---------- Entries shown ----------
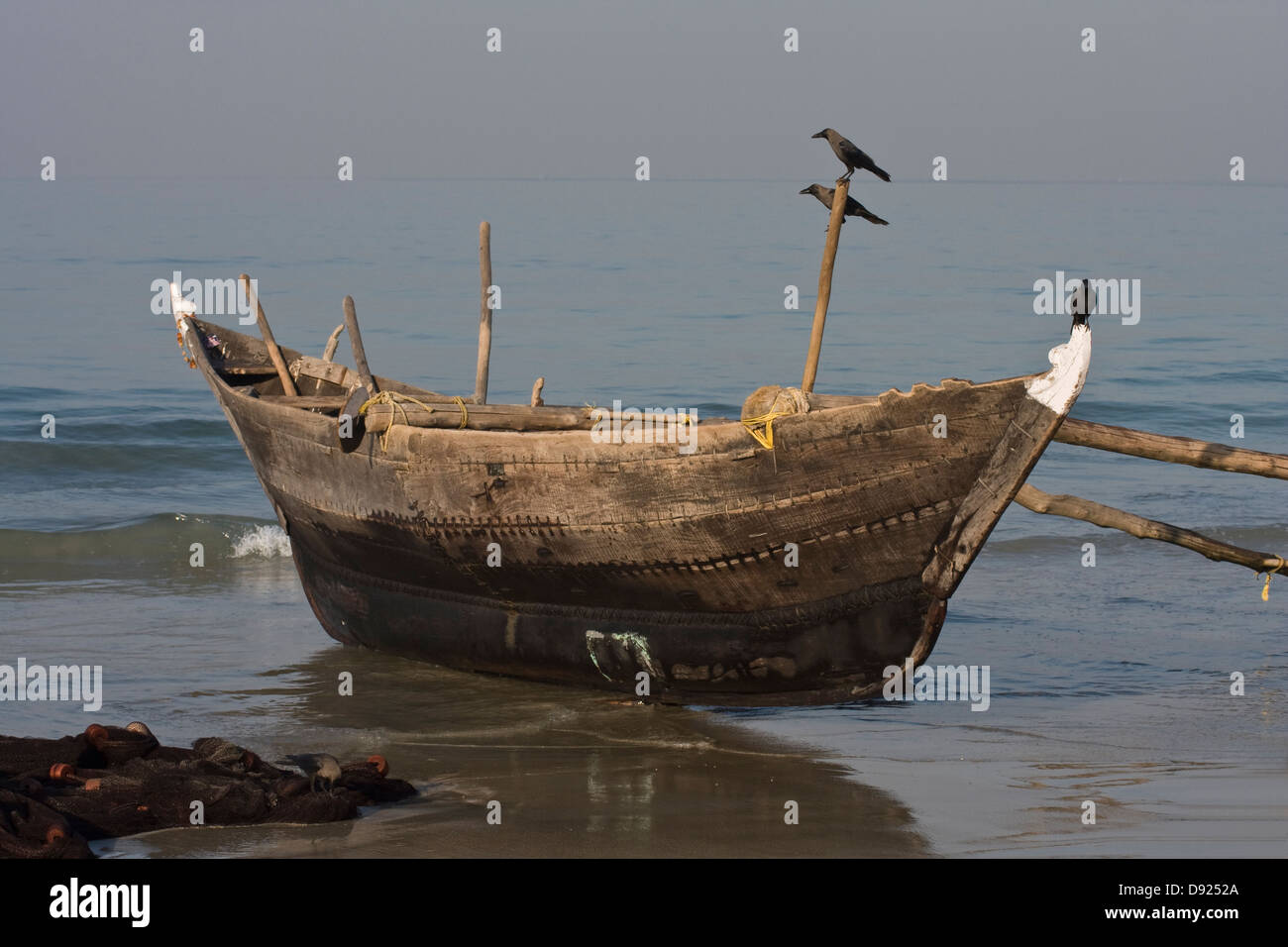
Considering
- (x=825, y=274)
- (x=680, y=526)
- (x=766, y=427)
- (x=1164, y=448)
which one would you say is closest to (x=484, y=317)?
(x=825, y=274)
----------
---------- Entries shown ----------
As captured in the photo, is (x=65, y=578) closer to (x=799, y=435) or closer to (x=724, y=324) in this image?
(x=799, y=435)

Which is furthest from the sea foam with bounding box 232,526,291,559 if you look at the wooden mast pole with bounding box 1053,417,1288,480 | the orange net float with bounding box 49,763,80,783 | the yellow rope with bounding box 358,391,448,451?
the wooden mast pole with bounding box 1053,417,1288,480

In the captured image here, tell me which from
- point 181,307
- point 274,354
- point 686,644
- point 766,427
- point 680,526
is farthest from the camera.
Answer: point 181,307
----------
---------- Entries shown ----------
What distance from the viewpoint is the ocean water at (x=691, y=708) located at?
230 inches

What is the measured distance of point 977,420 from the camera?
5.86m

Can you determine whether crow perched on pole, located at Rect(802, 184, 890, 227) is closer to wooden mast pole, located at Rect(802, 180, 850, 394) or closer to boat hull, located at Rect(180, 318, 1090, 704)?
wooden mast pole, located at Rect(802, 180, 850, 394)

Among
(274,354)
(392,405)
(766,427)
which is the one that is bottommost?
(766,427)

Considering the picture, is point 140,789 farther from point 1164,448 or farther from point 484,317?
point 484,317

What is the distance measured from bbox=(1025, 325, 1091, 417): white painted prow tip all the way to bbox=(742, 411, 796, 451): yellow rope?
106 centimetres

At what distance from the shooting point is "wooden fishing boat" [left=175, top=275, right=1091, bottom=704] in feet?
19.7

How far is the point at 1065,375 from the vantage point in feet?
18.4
----------
How many lines in the entries above contain the string "measured"? Reply with the number alone.

• [Response to the task]: 2